Here's what's going on. In my professional life, I don't feel challenged. I accepted that and became complacent. It's not an excuse. Recently I've decided to be more aggressive and give my all in order to hopefully obtain a promotion next year. Since the focus has switched, I feel a little better. But I did apply to one very exciting internal job and just found out, right now, that I didn't make the cut. I'm bummed. It was a work from home full time job which would allow Hubby and I to finally make our move. We are planning on moving out of the state and are focused on trying to get jobs near where we want to live. So that job would have been perfect. But woulda coulda shoulda, it didn't happen and I need to move on.
Now on to my personal life. One of my Chubbies, my pug Bruno has been having health issues and he's only 4 years old. He has permanent vision loss and it is very difficult for me to accept. I know animals don't feel pity and he's not completely blind so I should be thankful (and believe me I am!) but it's just hard to not be able to do something for him. We're taking him back to the vet in a week for a second checkup (he had an eye infection and his eyes are not making tears) so I am hoping for a little improvement. I'll keep you all posted.
|Love this guy!|
|CrossFit is my Therapy|
It's also been extremely difficult to stay on the Paleo Challenge. Yesterday was the start of week 3 and I'm getting cranky. My fellow crossfitters are extremely motivating and post amazing food pictures on facebook. I am getting my motivation back but it's a slow process.

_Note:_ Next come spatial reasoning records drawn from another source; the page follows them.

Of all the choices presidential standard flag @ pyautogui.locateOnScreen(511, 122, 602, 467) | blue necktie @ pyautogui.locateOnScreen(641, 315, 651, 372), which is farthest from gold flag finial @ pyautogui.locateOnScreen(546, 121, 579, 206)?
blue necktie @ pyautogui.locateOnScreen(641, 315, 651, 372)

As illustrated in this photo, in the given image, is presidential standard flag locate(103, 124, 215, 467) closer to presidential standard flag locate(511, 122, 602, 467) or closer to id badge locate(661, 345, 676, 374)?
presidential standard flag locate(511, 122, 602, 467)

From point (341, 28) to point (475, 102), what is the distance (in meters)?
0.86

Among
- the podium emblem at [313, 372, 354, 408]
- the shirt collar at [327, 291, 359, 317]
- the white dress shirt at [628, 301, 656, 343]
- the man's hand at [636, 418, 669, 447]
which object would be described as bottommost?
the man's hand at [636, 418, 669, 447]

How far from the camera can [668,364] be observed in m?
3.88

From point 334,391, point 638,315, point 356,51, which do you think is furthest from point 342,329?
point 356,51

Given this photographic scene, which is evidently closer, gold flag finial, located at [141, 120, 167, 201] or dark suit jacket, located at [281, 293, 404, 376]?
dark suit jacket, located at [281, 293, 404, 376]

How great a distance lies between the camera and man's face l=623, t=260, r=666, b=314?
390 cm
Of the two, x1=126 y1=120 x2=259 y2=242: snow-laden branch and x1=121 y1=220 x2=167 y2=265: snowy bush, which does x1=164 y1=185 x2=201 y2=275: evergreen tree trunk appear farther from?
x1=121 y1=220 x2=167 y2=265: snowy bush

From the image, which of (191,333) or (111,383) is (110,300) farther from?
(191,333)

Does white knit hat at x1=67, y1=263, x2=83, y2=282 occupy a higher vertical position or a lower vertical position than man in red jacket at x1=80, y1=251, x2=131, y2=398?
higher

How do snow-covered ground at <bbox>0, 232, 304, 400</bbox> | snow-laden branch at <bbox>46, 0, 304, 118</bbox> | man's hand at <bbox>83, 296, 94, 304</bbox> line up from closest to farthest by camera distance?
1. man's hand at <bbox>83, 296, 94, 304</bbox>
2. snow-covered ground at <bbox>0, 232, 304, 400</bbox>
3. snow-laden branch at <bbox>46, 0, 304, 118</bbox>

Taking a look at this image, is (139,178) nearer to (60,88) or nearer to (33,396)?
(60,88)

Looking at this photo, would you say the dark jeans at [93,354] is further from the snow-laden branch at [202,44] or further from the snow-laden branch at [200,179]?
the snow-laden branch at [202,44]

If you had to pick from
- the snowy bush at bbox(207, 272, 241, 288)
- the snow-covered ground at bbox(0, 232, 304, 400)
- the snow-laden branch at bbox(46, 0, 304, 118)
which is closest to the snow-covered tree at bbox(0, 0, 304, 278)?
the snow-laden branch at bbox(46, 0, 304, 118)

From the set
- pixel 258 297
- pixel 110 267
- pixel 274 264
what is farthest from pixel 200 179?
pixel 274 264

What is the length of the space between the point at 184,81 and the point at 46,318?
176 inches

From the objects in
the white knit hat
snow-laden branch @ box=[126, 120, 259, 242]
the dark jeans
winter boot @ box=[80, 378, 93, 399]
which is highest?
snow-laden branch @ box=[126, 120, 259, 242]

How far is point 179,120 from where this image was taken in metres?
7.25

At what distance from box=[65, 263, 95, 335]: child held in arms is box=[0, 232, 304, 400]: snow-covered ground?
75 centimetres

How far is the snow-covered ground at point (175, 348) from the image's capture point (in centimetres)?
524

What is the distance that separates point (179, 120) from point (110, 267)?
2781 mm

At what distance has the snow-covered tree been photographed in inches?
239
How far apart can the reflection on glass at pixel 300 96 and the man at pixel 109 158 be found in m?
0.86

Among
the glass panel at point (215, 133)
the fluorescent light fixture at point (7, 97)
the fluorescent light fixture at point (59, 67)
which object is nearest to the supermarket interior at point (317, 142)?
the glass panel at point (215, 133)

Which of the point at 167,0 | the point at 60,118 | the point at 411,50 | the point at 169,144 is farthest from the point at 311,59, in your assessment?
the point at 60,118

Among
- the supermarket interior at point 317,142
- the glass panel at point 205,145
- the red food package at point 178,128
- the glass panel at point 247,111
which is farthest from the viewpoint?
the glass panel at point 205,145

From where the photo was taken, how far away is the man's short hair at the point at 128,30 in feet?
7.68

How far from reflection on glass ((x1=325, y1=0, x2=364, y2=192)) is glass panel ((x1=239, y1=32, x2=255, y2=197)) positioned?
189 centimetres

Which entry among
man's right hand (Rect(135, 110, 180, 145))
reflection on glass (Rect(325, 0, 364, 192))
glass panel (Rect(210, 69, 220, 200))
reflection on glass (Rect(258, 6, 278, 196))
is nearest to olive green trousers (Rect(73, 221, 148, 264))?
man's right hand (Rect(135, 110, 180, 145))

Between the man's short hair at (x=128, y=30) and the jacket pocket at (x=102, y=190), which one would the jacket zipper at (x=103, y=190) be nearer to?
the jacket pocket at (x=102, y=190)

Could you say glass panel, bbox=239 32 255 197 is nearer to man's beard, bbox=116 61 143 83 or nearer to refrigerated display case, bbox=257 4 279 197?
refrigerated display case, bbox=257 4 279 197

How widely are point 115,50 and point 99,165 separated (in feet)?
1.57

That said, I haven't strayed too much and I have subtracted points for every time I did cheat so it's not as bad as I make it out to be. This morning I made myself a Banana Cinnamon Muffin Bowl with a little raw maple syrup. It was delicious. I am also planning on making Paleo Pumpkin Cookies later. If I have acceptable "sweets", I won't get cranky when my sugar cravings kick in. At least I'm hoping so.
Here's to staying positive despite having a lot of things going on. I know this is all temporary and that it will pass. I'm looking forward to getting over the hump and going back to my usual active happy lifestyle.....biiitch. I had to do it, just had to!